Action item | The result should be the lines from the one holding "The angel of the hope Wall Clock" to the end of the records below, repeated exactly. No pictures.
--
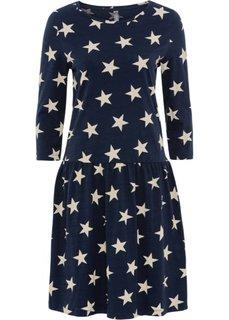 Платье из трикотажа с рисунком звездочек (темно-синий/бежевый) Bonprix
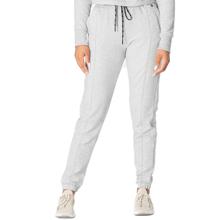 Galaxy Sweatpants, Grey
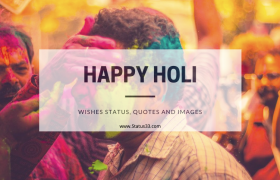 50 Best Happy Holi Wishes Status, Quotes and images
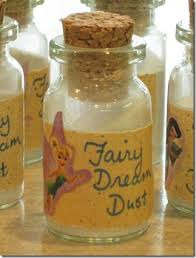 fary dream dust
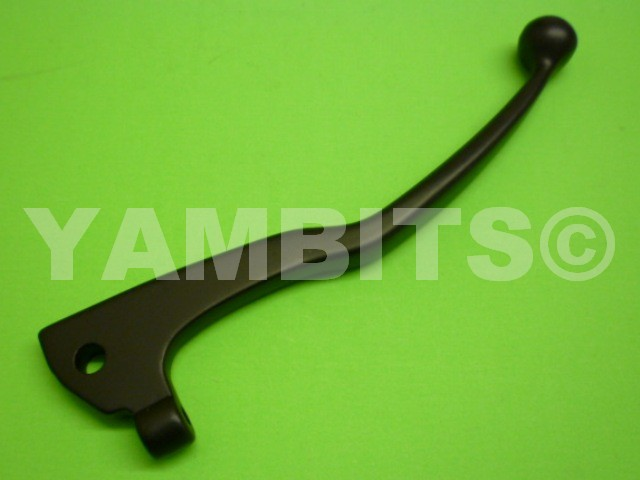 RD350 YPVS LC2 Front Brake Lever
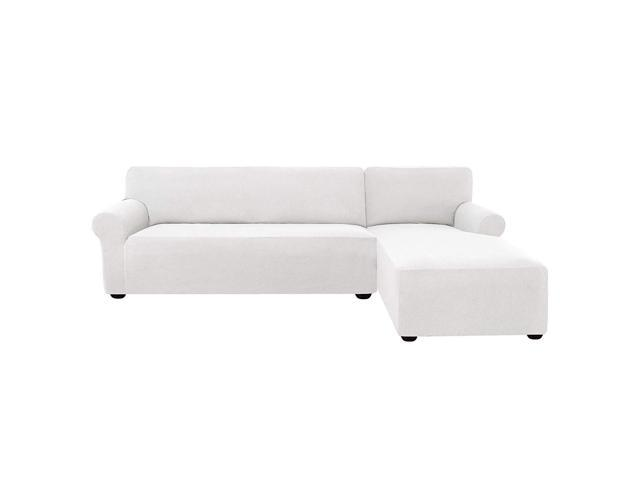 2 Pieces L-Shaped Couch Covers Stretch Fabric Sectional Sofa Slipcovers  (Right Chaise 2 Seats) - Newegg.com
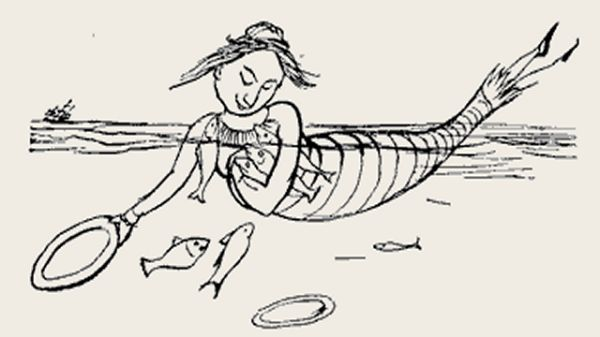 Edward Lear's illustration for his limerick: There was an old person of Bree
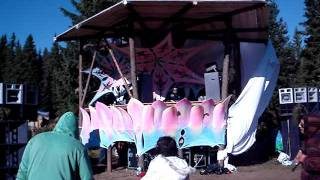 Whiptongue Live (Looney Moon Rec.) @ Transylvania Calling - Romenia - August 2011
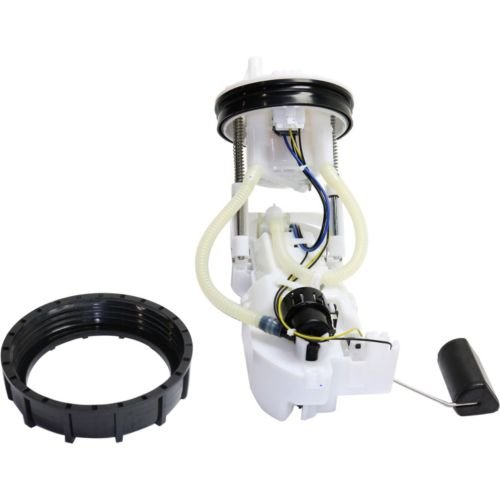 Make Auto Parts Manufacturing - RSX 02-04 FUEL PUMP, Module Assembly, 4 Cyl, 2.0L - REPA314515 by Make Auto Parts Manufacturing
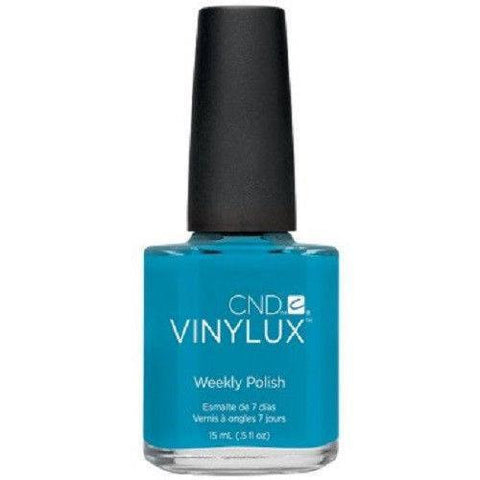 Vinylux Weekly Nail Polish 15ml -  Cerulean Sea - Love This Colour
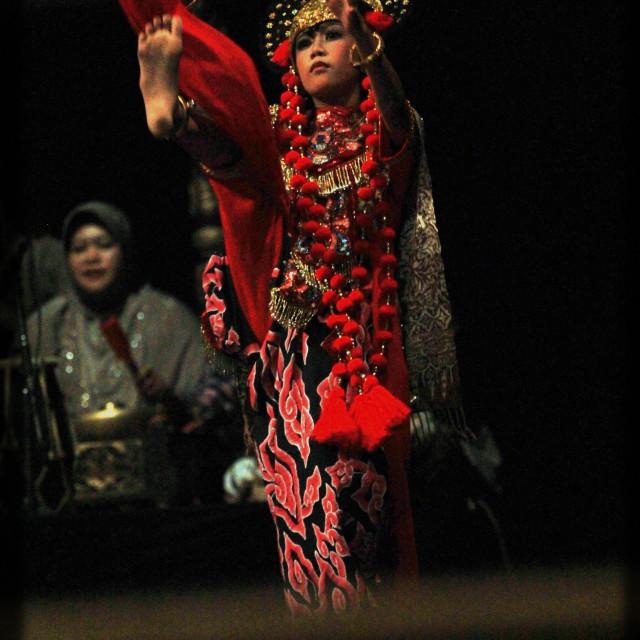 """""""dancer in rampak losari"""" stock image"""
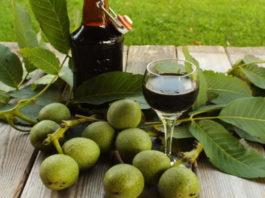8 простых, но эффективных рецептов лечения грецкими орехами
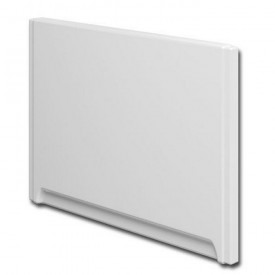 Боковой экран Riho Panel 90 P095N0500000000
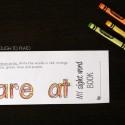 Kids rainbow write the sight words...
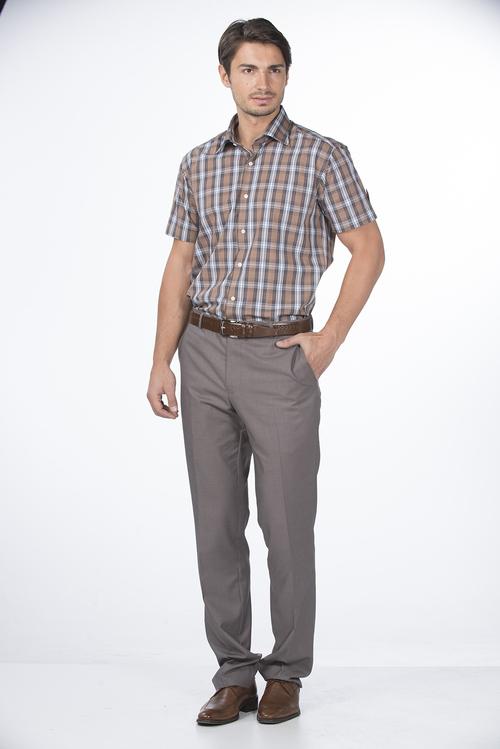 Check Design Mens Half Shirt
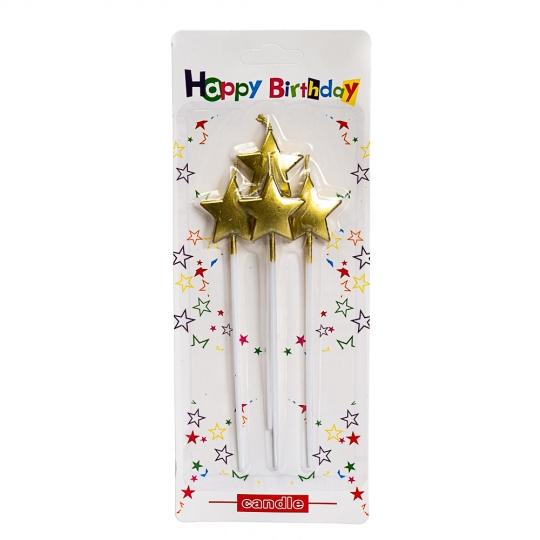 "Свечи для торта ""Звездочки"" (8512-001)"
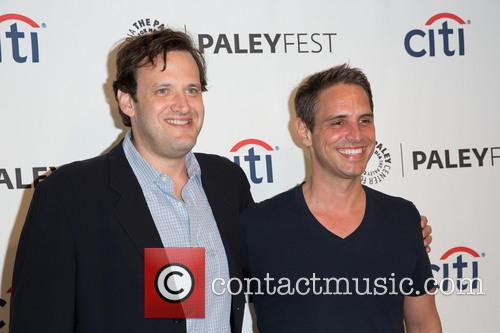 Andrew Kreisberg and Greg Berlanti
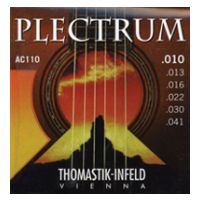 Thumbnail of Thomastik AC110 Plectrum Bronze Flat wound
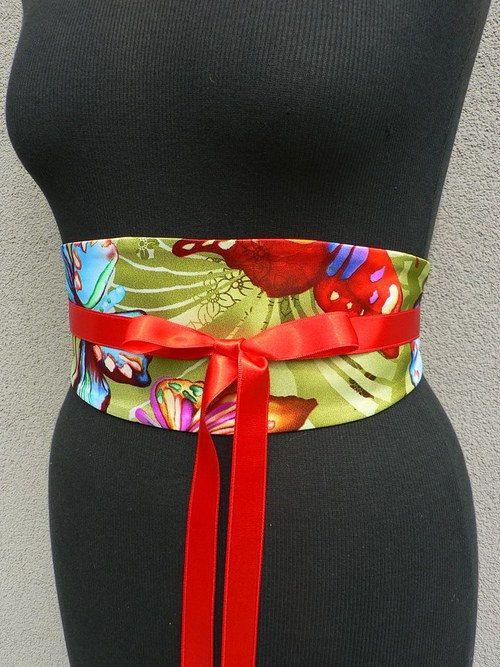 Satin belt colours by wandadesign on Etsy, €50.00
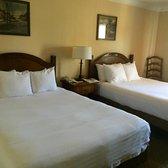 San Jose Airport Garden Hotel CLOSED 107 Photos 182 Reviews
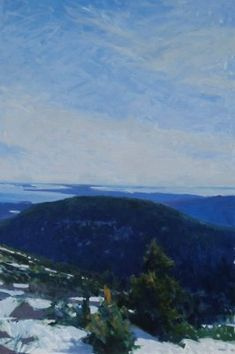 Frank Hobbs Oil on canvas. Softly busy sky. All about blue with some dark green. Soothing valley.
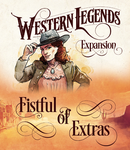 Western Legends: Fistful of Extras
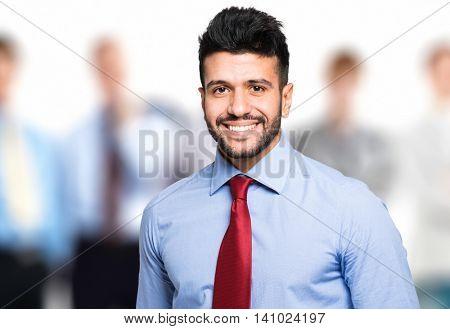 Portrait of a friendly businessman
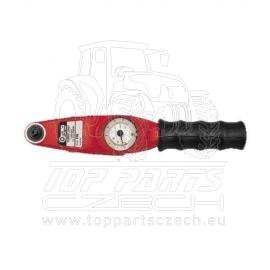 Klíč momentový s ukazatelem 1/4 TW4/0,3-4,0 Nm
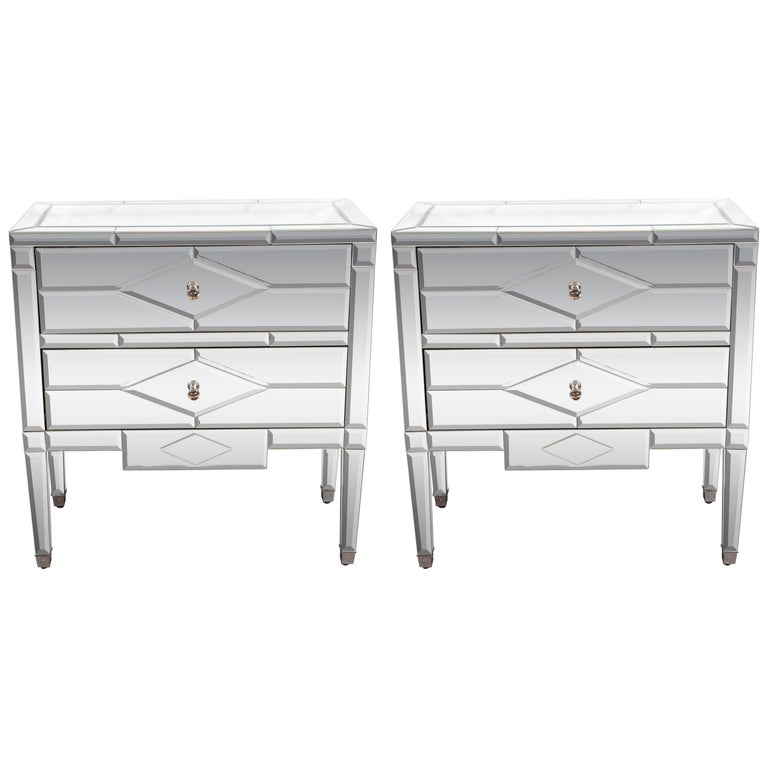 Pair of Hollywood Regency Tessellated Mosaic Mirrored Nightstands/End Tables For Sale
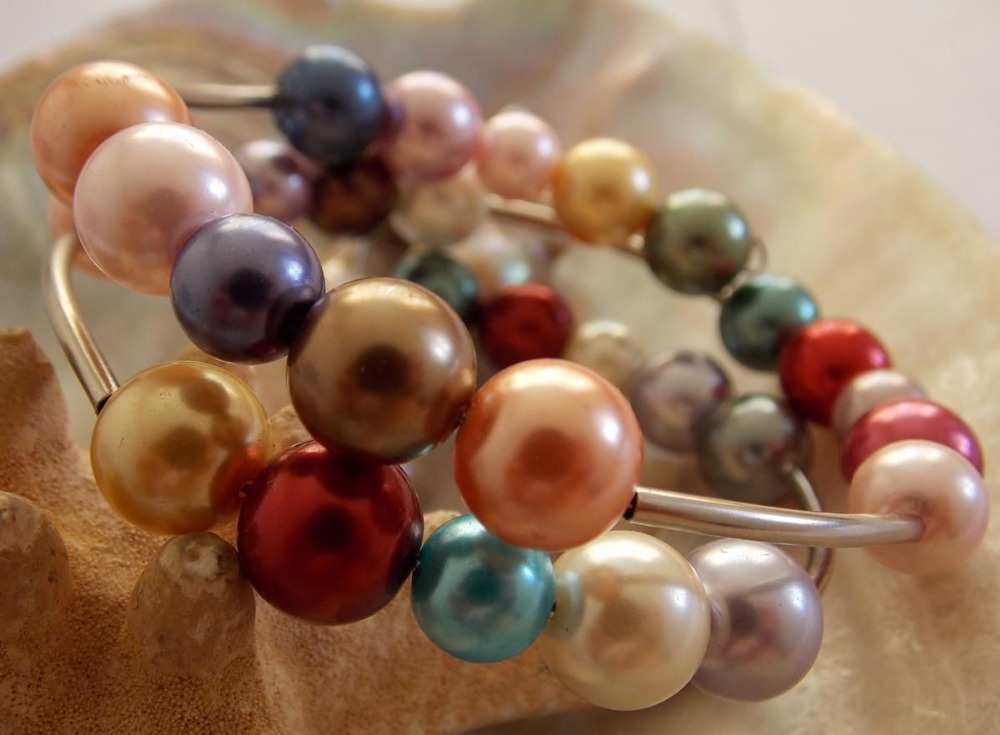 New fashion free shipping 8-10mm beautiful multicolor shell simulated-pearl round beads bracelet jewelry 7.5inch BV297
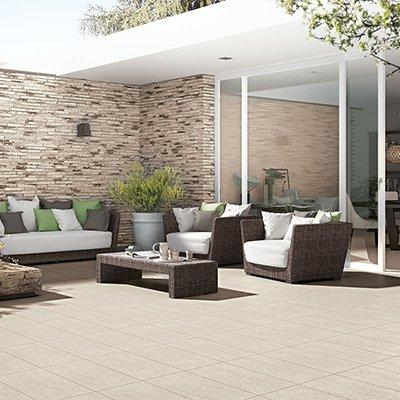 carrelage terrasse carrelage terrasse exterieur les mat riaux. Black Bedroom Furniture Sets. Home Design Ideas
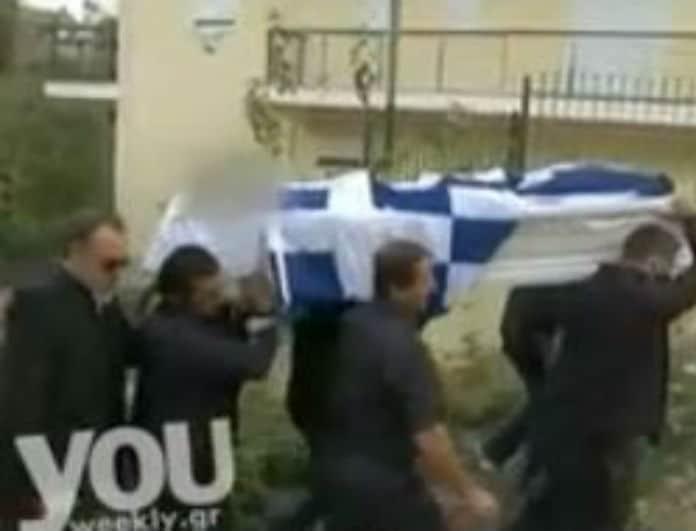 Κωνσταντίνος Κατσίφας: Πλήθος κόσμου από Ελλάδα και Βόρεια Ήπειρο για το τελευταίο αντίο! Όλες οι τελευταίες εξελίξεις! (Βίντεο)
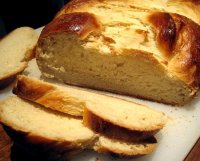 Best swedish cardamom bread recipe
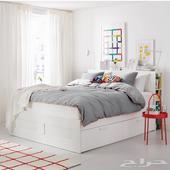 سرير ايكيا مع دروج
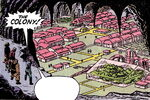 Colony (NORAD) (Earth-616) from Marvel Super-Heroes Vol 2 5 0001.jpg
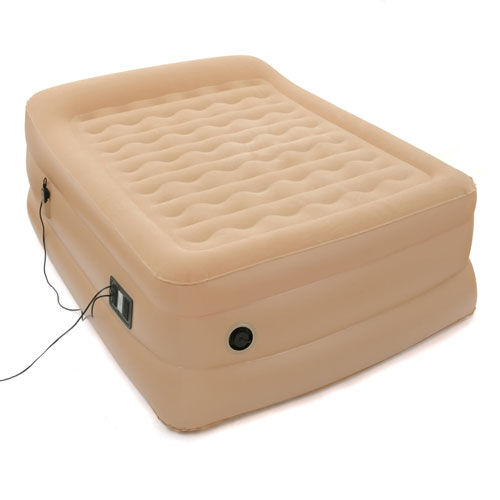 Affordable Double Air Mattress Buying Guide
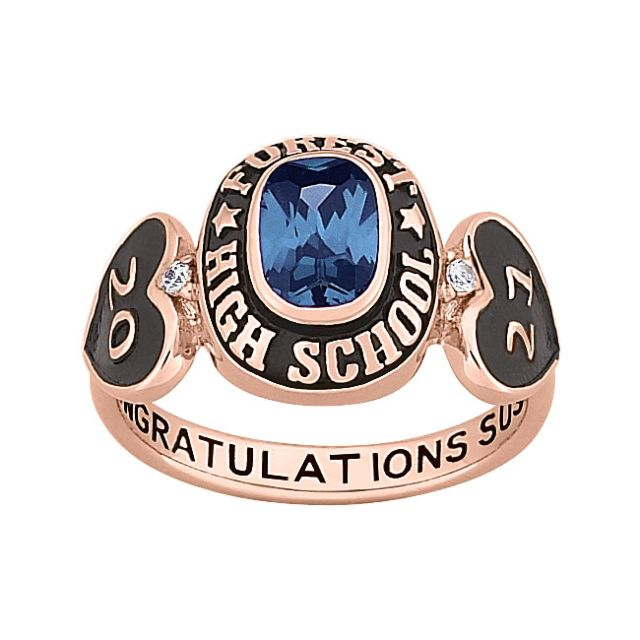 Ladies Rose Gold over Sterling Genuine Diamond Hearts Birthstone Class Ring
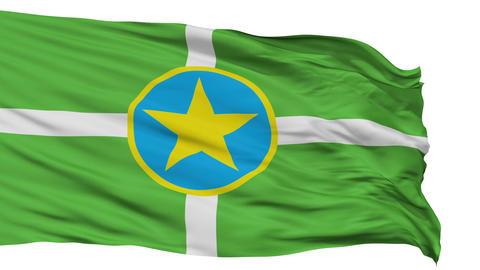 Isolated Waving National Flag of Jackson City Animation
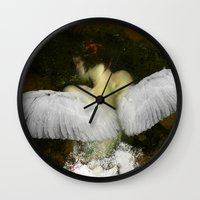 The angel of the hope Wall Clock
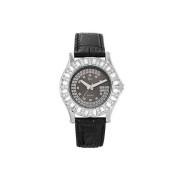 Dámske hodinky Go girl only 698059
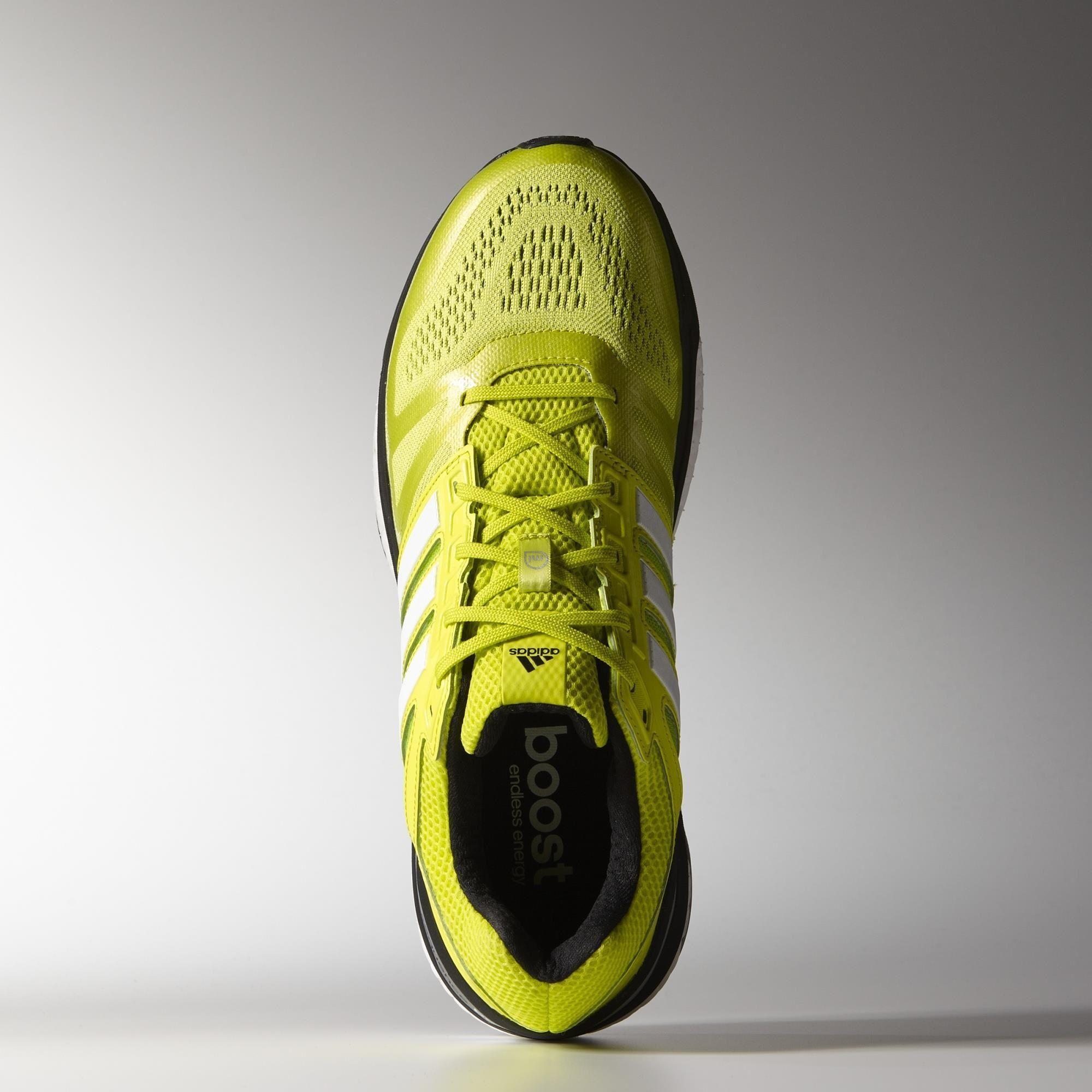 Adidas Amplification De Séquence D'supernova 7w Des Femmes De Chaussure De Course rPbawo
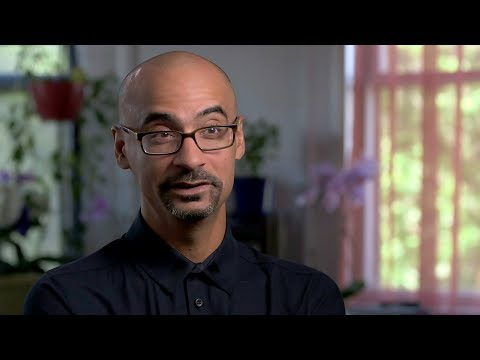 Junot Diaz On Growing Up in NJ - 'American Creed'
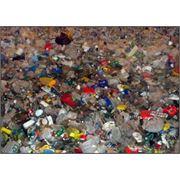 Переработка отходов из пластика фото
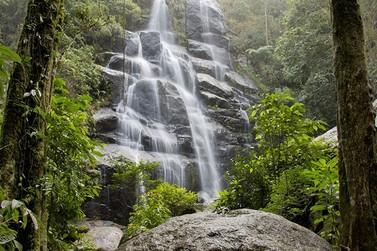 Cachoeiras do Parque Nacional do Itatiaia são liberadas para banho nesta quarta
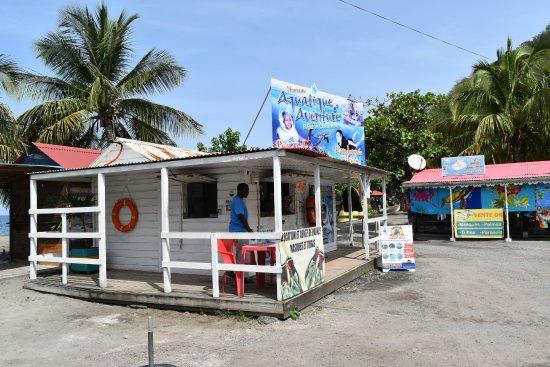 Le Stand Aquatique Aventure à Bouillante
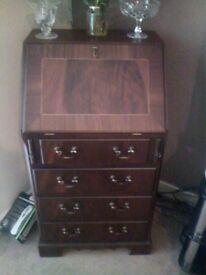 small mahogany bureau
--
Solution to this exercise |
 The angel of the hope Wall Clock
 Dámske hodinky Go girl only 698059
 Adidas Amplification De Séquence D'supernova 7w Des Femmes De Chaussure De Course rPbawo
 Junot Diaz On Growing Up in NJ - 'American Creed'
 Переработка отходов из пластика фото
 Cachoeiras do Parque Nacional do Itatiaia são liberadas para banho nesta quarta
 Le Stand Aquatique Aventure à Bouillante
 small mahogany bureau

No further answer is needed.